_Work order_: Return only the lines of the listing below that run from the line with "Ziemeļkorejas vadonis Kims" through the line with "A hotel lobby", both ends included, exactly as written.

_Records for this task_:
+--

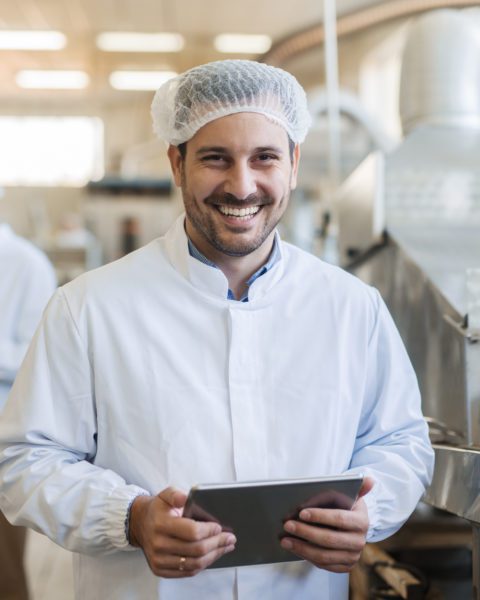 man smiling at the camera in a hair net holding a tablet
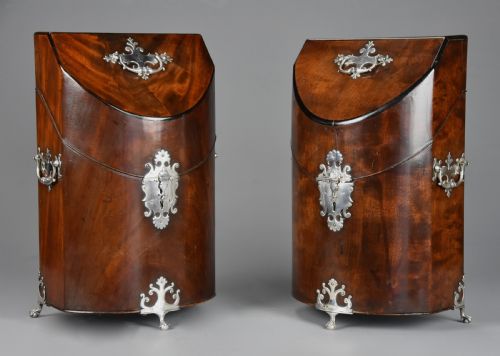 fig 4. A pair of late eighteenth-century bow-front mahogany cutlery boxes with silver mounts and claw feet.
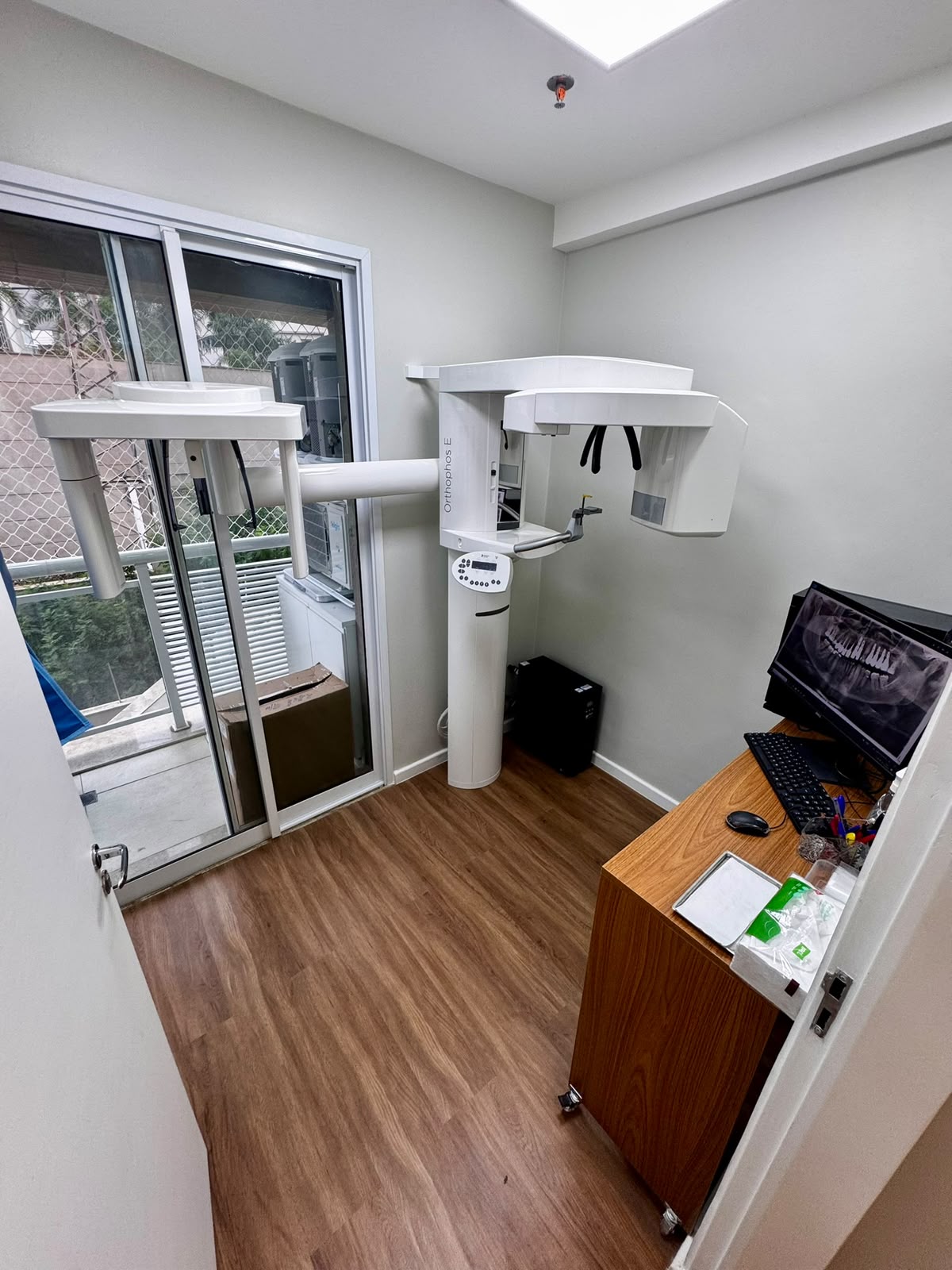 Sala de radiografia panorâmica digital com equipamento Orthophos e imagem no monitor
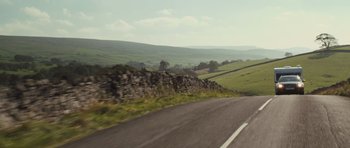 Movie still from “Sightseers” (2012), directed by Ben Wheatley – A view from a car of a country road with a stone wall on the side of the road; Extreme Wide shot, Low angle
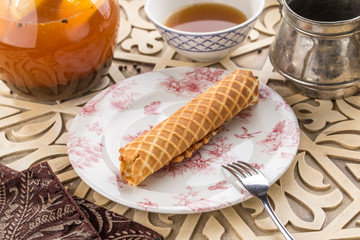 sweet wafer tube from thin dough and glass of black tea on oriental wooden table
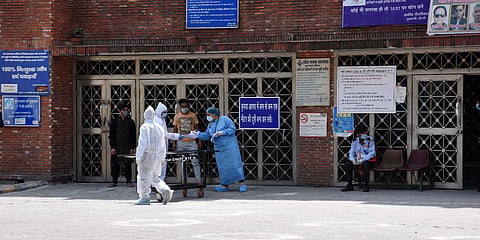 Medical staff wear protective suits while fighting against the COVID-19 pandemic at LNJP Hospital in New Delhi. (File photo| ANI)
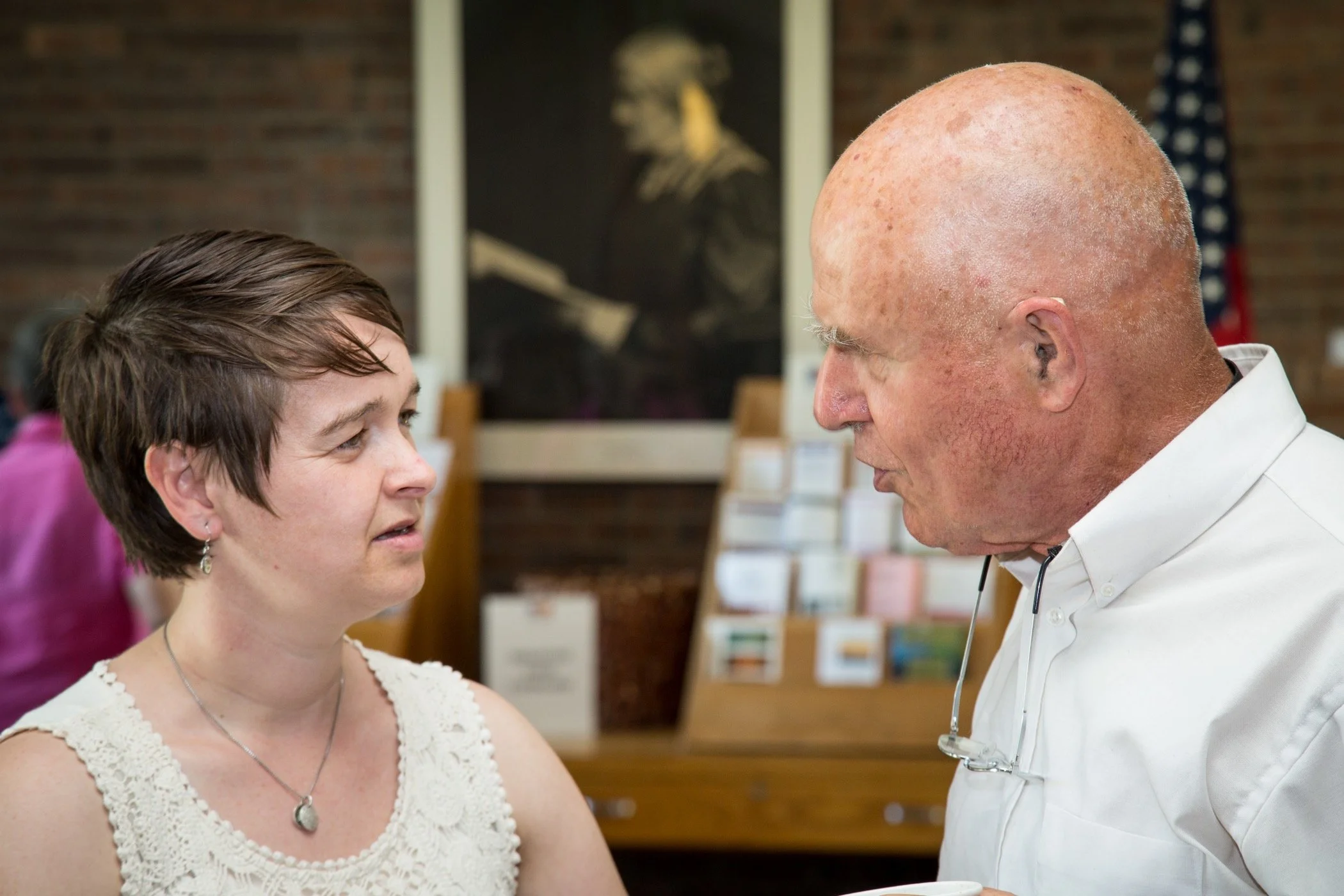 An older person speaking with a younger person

+--

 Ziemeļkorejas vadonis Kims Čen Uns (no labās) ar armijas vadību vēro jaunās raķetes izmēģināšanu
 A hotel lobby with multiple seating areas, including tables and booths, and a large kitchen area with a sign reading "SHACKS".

+--

_Answer space_:
 Ziemeļkorejas vadonis Kims Čen Uns (no labās) ar armijas vadību vēro jaunās raķetes izmēģināšanu
 A hotel lobby with multiple seating areas, including tables and booths, and a large kitchen area with a sign reading "SHACKS".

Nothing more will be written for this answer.